Bill C-95, the “criminal organization” amendment to the Criminal Code passed in 1997, has borne its inevitable fruit. Devised to calm the spirits of a fearful nation, the law bent civil liberties into new and fascinating shapes. It created a new offence:
467.11 (1) Every person who, for the purpose of enhancing the ability of a criminal organization to facilitate or commit an indictable offence under this or any other Act of Parliament, knowingly, by act or omission, participates in or contributes to any activity of the criminal organization is guilty of an indictable offence and liable to imprisonment for a term not exceeding five years.
Which sounds fair enough, but be sure to check out the convenience-of-the-Crown caveats in subsection (2):
(2) In a prosecution for an offence under subsection (1), it is not necessary for the prosecutor to prove that
(a) the criminal organization actually facilitated or committed an indictable offence;
(b) the participation or contribution of the accused actually enhanced the ability of the criminal organization to facilitate or commit an indictable offence;
(c) the accused knew the specific nature of any indictable offence that may have been facilitated or committed by the criminal organization; or
(d) the accused knew the identity of any of the persons who constitute the criminal organization.
To put it another way, you can conceivably be tried for “participating in or contributing to” a criminal organization even if it didn’t get around to committing any crimes, you didn’t do anything to help it actually commit crimes, you didn’t know what particular crimes it might be thinking of committing, and you couldn’t possibly pick anybody else in the group out of a lineup.
This might seem to make things pretty easy for the police and the prosecutors. Nonsense! According to them, their job can never be easy enough. Like farmers and civil servants, they cease complaining only intermittently to inhale oxygen, and there is no shortage of Joint Multi-Level Integrated Discussion Committees before which they can retail their grievances. C-95 proved pretty hard to apply because the courts require the criminal-ness of any “criminal organization” to be proven anew for each trial of its members, and everybody in the justice system is reluctant to fix this by creating an official statutory list of “criminal organizations”, for fairly obvious reasons (a group added to such a list could just change its name, insignia, and totems, and members of criminal groups not yet added could conceivably use such an omission in their own defence).
So the crime-obsessed Conservative government, looking for other ways to make the law more easily applicable, has stepped back and taken a look at the definition of a “criminal organization”:
467.1 (1) “criminal organization” means a group, however organized, that
(a) is composed of three or more persons in or outside Canada; and
(b) has as one of its main purposes or main activities the facilitation or commission of one or more serious offences that, if committed, would likely result in the direct or indirect receipt of a material benefit, including a financial benefit, by the group or by any of the persons who constitute the group.

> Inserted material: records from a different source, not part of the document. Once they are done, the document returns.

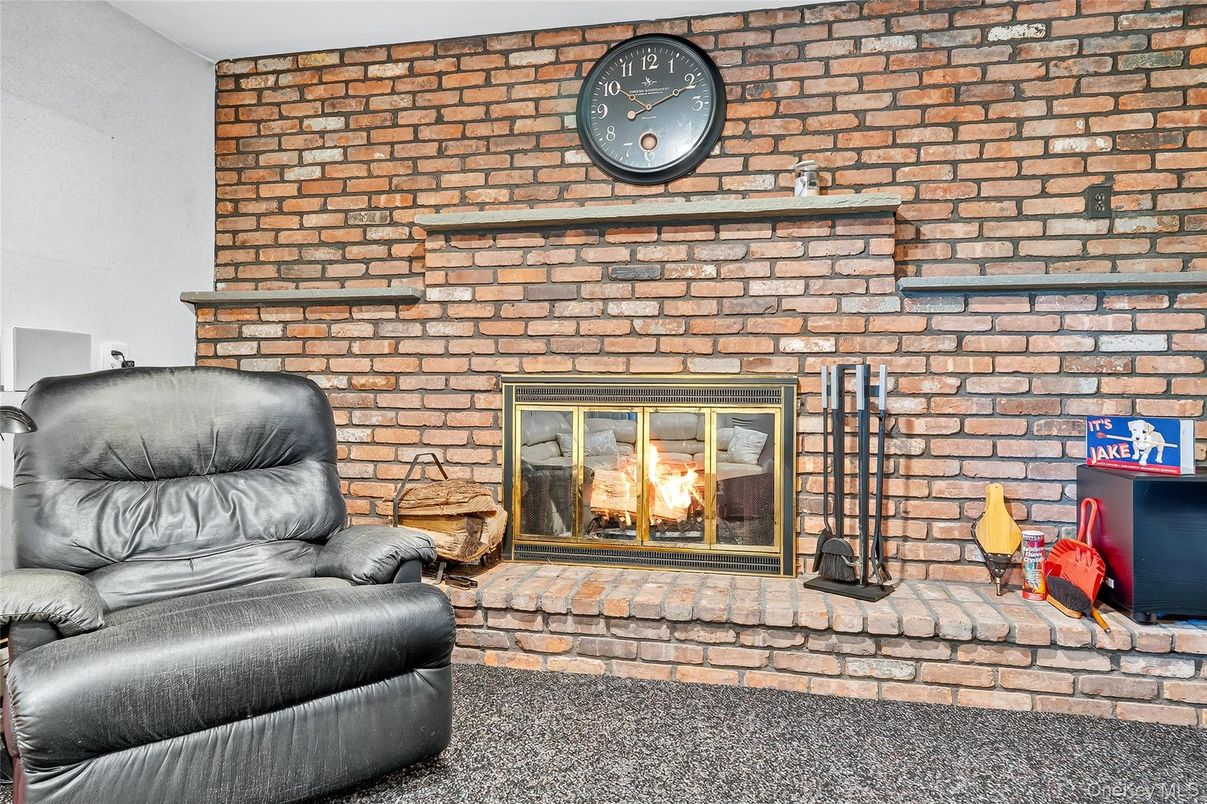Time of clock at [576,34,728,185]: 10:11
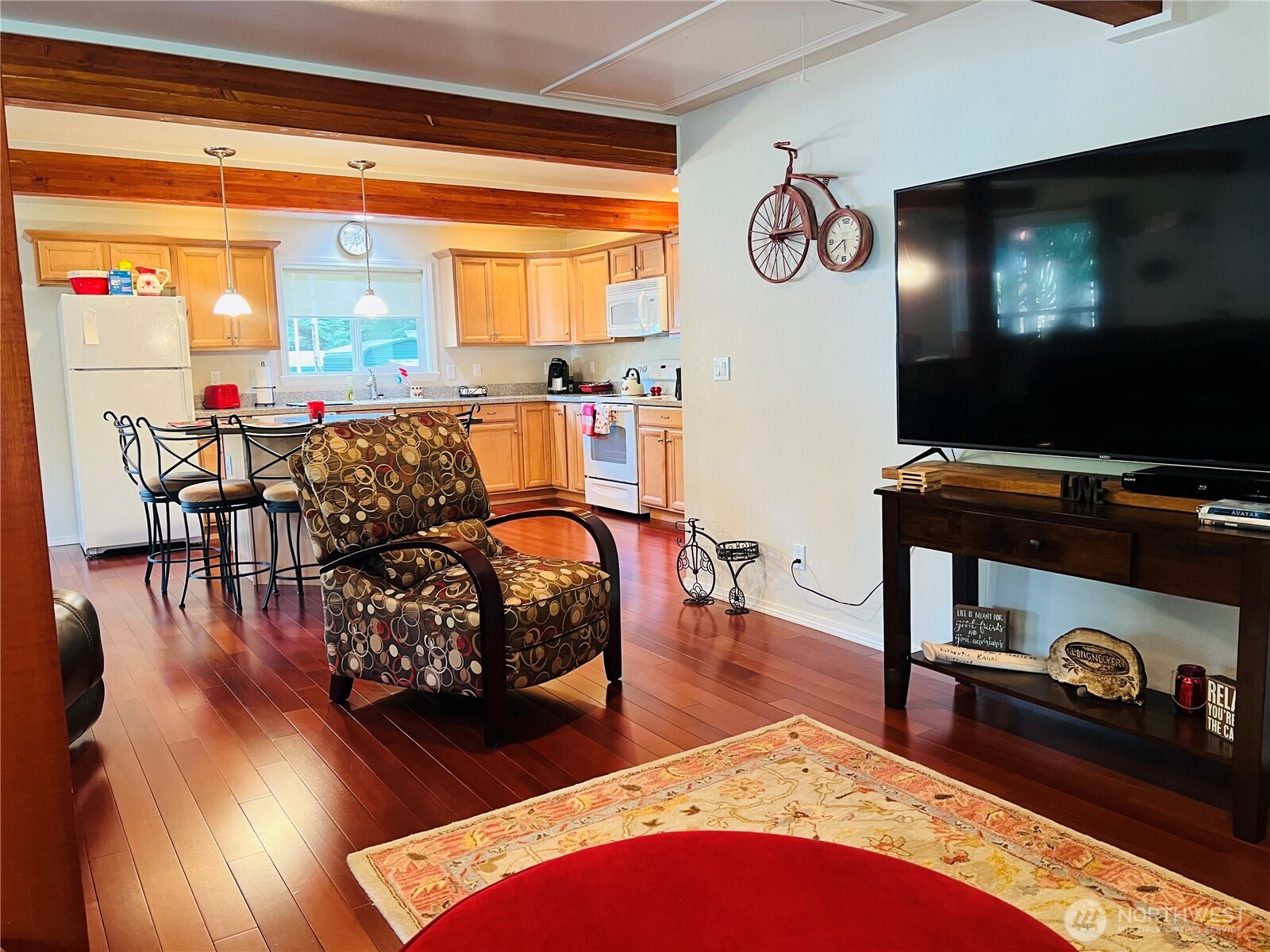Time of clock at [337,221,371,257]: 5:35
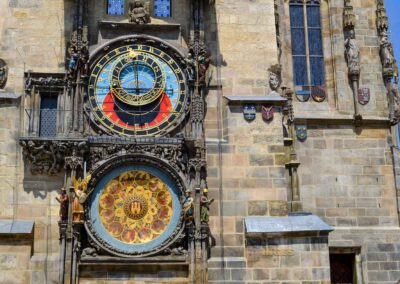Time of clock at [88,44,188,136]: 5:59
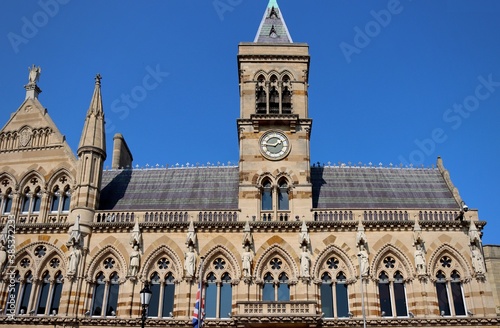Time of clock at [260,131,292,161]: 1:46
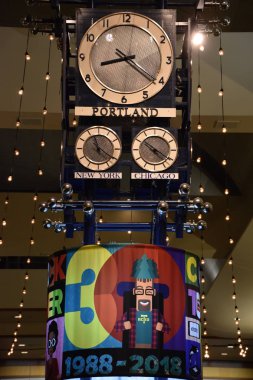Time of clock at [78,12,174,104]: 8:21
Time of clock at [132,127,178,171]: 10:20
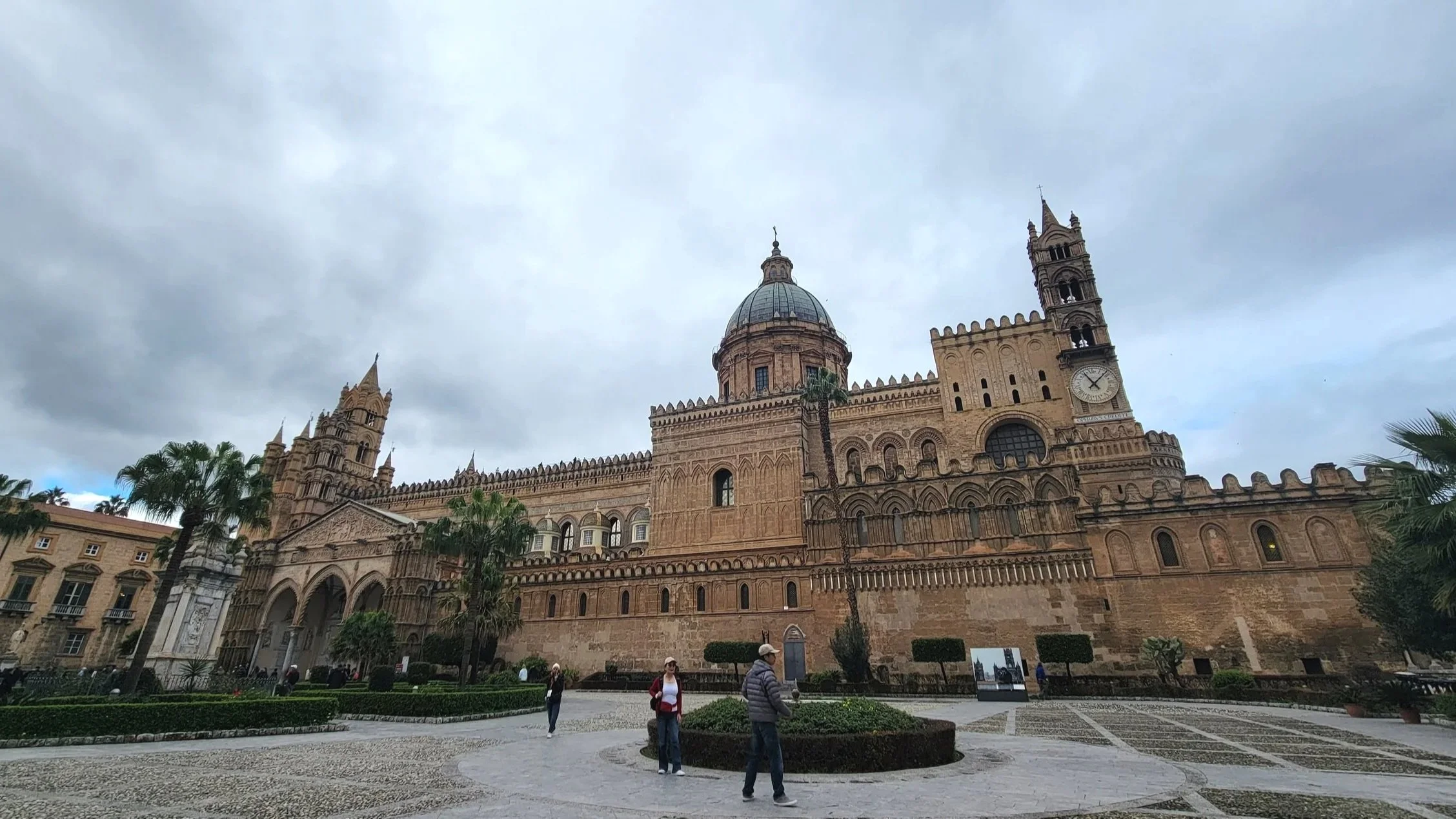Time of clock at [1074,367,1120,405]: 11:07
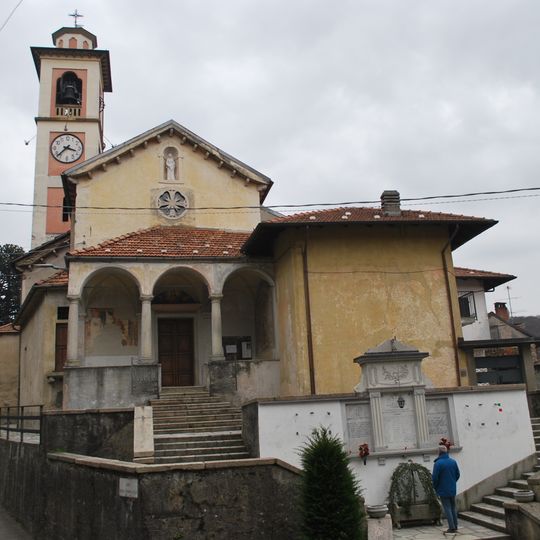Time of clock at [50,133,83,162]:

There would seem to be some protection for the citizenry there: the broad, pulverizing apparatus of the “criminal organization” bill is available for use only against groups of people engaged in “serious offences”. Until now a “serious offence” had been defined as “an indictable offence under this or any other Act of Parliament for which the maximum punishment is imprisonment for five years or more”, but the government of the time, perhaps never considering that it could be supplanted in the people’s affections, allowed for more offences to be added to the list by Order-in-Council without the consent of Parliament.
This possibility, now realized, raises the natural question of how we should define a “serious offence”. Justice Minister Nicholson, in introducing the new schedule of patently less serious and mostly victimless “serious offences” on Wednesday, offered a dazzlingly simple heuristic: “The fact that an offence is committed by a criminal organization makes it a serious crime.” You will note that this introduces a curious logical circularity into our manner of upholding justice. How does the law define a “criminal organization”? See above: a criminal organization is a group of people that bands together to commit serious crimes. How do we know what a serious crime is? It’s any activity that is characteristic of criminal organizations. What, you thought Catch-22 was fiction?